So inspired by this thread, i got to thinking what have we “lost” as a culture. As in, right now in July 2025, what is the most important bit of our culture (however you define ‘our culture’ and ‘important’) that only exists in digital form and is no longer physically written down or printed
I mean all laws, legal or political proceedings, newspapers, books, and scientific papers still exist in paper form AFAIK?
It needs something specific, not just Twitter or Facebook, it has to be a specific account or post (I’d say most, if not all, of the really important social media posts would have been recorded in a newspaper article?)
Audiovisual media is a bit of a gray area but I’d say actual film, or analogue magnetic tape, count as “physical” but digital media like CD, DvD, blueray, etc. do not.
IMO is the answer to this a computer program or something related like a chip design. E.g
the UNIX operating system, which all smartphones and Macs are based on, is a massive part of our culture (almost impossible to understand our culture without it IMO) but only exists in electronic form. Though what is the first version UNIX that only existed electronically? I imagine the early versions like Multics have actually had their source code printed out and stored somewhere? Similarly for chips, older CPUs actually exist as a design on paper somewhere, but the design of newer CPUs or GPUs only exists electronically?
I don’t know how you define “our culture”, if it is meant to be also “our times”, but there are a lot of lost movies from the last 120 years, some considered masterpieces.
Though again i was thinking stuff that exists but only in digital, not physical, form. Though probably most TV counts, i assume TV companies are no longer archiving their programs as physical tapes or film? Possibly movies too, especially if I’m ruling out DVD (maybe that’s too conservative? Its still a physically encoding). Are people still making video tapes? Could i get the new Superman film on VHS?
Ok, that’s almost all of modern software, code, executables and data. The last time I printed out code was for my diploma thesis more than 30 years ago, everything I wrote after that only exists in digital form (or doesn’t exist anymore at all).
Missed the edit window but clearly the OPer had no idea what he was doing when he said DVDs and CDs don’t count. They count as they are a permanent (or as permanent as paper records,) recording, even if DVD players are extinct they could be decoded
Yeah so what is the first really important bit of software that only exists electronically? E.g. maybe DOS was but Windows was not, or Windows 3 was but not NT?
The irreplaceable artifacts the Taliban destroyed, most famously the Buddhist statues, exist now only as photographic records. Is that the kind of thing you’re thinking of?
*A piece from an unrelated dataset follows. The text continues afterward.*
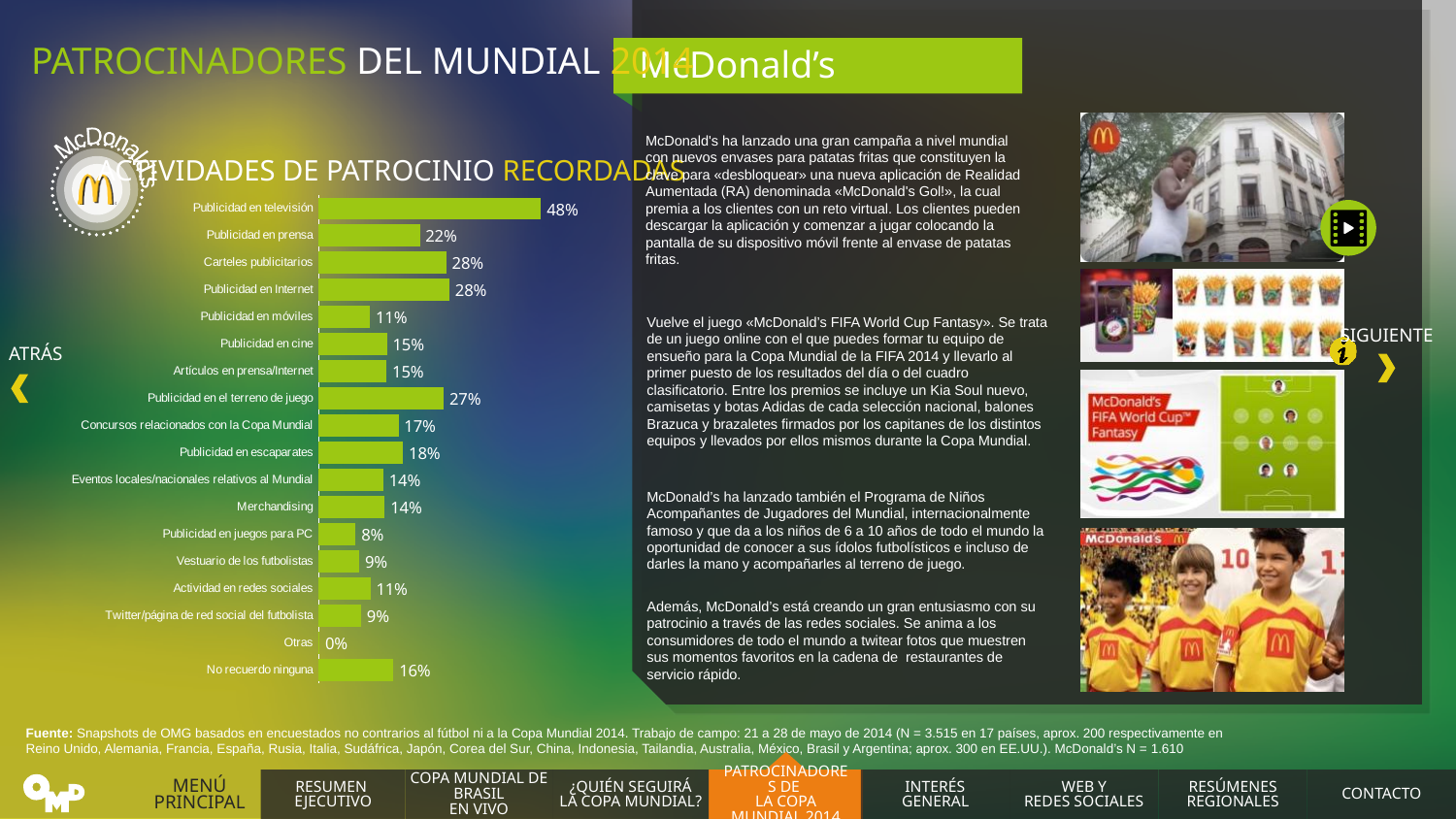
What kind of chart is shown on the slide? Bar chart Which category has the lowest value? Otras Which category has the highest value? Publicidad en televisión What is the value for No recuerdo ninguna? 16% What is the value for Publicidad en el terreno de juego? 27% What is the value for Publicidad en televisión? 48% Which is larger, Publicidad en escaparates or Merchandising? Publicidad en escaparates Which is larger, Publicidad en juegos para PC or Actividad en redes sociales? Actividad en redes sociales What is the difference between Publicidad en televisión and Publicidad en prensa? 26% How many categories are shown in the chart? 18 What is the difference between Publicidad en Internet and Publicidad en móviles? 17% What is the value for Concursos relacionados con la Copa Mundial? 17%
No because the records we have of that are on paper (and probably video tape?) somewhere. e.g. that physical Issue of the Guardian is sitting in a library somewhere. There is a whole other potential thread of stuff that existed long enough to be recorded photographically but no longer exists, but that’s not this one
I’m talking about records that have been “lost” in the sense that it only exists electronically, if we suddenly lost the ability to access computerized information it would be gone for ever.
Do they really last for hundreds of years, still readable?
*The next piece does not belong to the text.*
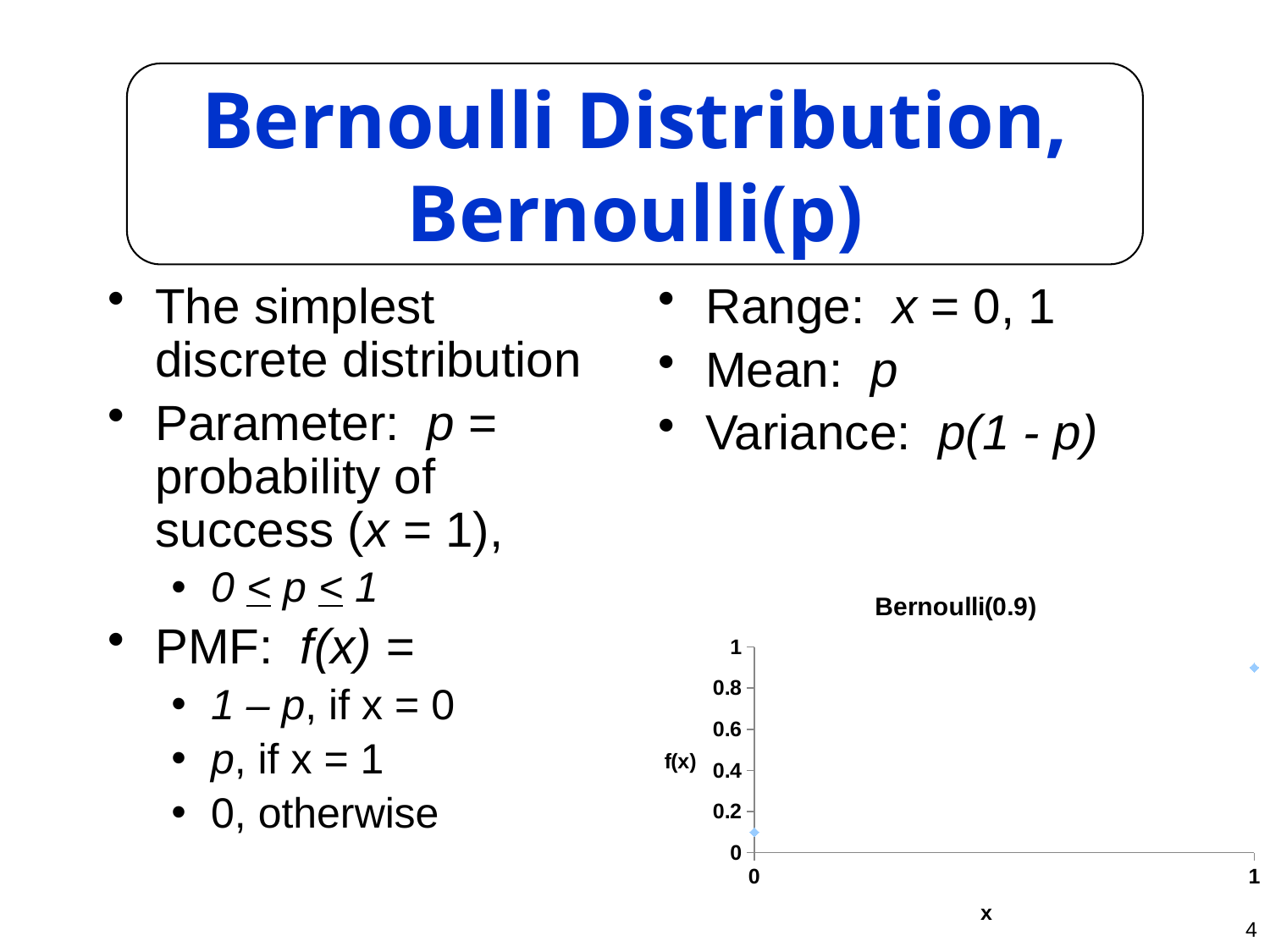
In the Bernoulli(0.9) chart, is the value of f(x) at x = 0 greater or less than 0.4? less How many data points are plotted in the Bernoulli(0.9) chart? 2 In the Bernoulli(0.9) chart, is the value of f(x) at x = 0 greater or less than 0.2? less In the Bernoulli(0.9) chart, does f(x) rise or fall as x goes from 0 to 1? rise What kind of chart is shown on the slide? scatter chart In the Bernoulli(0.9) chart, which x value has the higher f(x)? 1 In the Bernoulli(0.9) chart, is the value of f(x) at x = 1 greater or less than 0.6? greater What is the label of the vertical axis in the Bernoulli(0.9) chart? f(x) What is the title of the chart on the slide? Bernoulli(0.9) In the Bernoulli(0.9) chart, is f(x) larger at x = 0 or at x = 1? x = 1 In the Bernoulli(0.9) chart, which x value has the lower f(x)? 0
It’s my impression that they become unreliable long before that. And in any case, how could we know that they’re good for hundreds of years when no example has existed for anywhere near that long?
– this site
discusses various issues and concludes that depending on the disc they may last 10 years to maybe over 100 for high quality discs kept in good storage conditions; and should be restested every 5 to 10 years to check. Paper records on decent quality paper in good storage, or in many cases even in just passable storage, can last a lot longer than that.
No but then most paper doesn’t either. Written records generally have to be copied to survive more than a few centuries. Though that’s a different issue, for the purposes of this thread I’m just interested in what is physically recorded, not how long those physical recordings will last.
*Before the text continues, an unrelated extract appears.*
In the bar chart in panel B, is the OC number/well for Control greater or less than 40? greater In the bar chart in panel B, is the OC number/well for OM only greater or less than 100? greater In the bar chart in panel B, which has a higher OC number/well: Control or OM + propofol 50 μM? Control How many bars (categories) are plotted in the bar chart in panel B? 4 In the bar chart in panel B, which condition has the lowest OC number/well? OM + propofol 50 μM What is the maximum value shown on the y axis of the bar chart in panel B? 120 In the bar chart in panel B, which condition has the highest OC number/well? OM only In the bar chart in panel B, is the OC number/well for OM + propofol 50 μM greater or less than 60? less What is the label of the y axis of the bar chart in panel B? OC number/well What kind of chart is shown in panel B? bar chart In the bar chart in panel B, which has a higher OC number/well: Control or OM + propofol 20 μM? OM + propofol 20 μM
I’m probably tired, but do you mind clarifying if you mean
Stuff that was once in analog form, but is now only available digitally
or
Stuff that has ever only been made digitally?
And I don’t think that operating systems or hardware design really qualify as culture. Certainly enabler of culture, though.
The storage conditions can be highly important. I always tell people to avoid “heat, light, and air”. Heat: room temps or less; light: keep in a box or cabinet; and air: best in a closed environment – again, box or cabinet.
I probably should add humidity, as high humidity can cause mold and worse.
Nicholas Baker, in his book “Double Fold” Amazon.com describes 19th century newspapers that had full color Sunday comics. Despite popular opinion that they are crumbling to dust, he was able to preserve them with the proper care. This is important, because libraries that microfilm such, then discard the originals, are not a reliable method of preservation. Older microfilm was poor quality, not color, and sometimes deteriorated faster than the paper originals.
Patent databases have pretty much all been converted from paper to electronic files. I don’t know if the older ones are still in storage somewhere, but going forward, the vast majority of patent applications and issued patents will only be digital.
In the digitalization craze we are living in, untold masses of physical records of most every subject one can think of are being hauled to the dump, leaving only a digital file, if that.